### Goal
Please revise the material below so that every "jersey" becomes "uniform", with everything else unchanged. Leave the pictures out of your answer.

### Task data
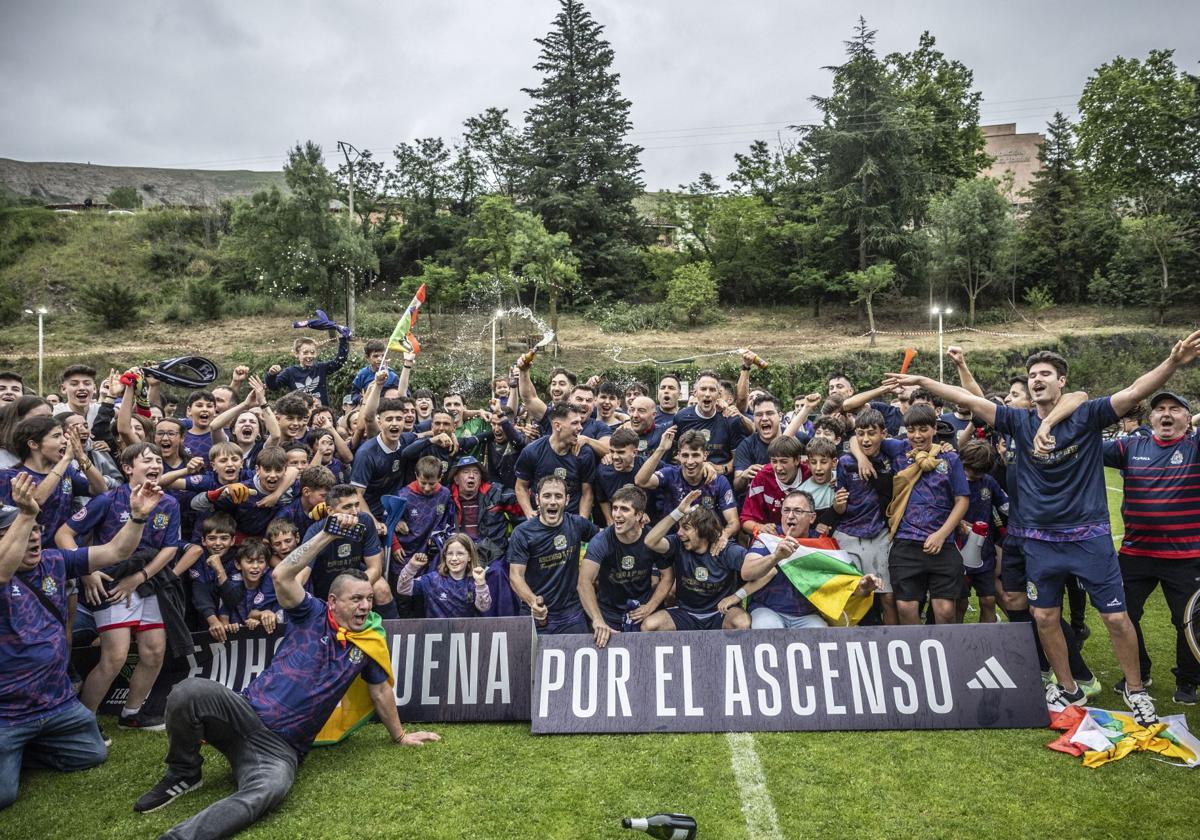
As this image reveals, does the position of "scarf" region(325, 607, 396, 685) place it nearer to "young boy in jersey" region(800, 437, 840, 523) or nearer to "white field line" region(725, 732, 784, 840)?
"white field line" region(725, 732, 784, 840)

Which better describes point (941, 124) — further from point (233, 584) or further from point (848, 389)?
point (233, 584)

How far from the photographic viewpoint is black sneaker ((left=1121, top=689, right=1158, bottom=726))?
4.88m

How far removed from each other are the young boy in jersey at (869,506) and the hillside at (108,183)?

### Solution for this exercise
As this image reveals, does the position of "scarf" region(325, 607, 396, 685) place it nearer to "young boy in uniform" region(800, 437, 840, 523) or nearer to "white field line" region(725, 732, 784, 840)?
"white field line" region(725, 732, 784, 840)

Which better describes point (941, 124) — further from point (233, 584) or further from point (848, 389)?
point (233, 584)

How far from the photographic viewpoint is black sneaker ((left=1121, top=689, right=1158, bottom=726))?
4.88m

How far removed from each other are the young boy in uniform at (869,506) and the hillside at (108,183)?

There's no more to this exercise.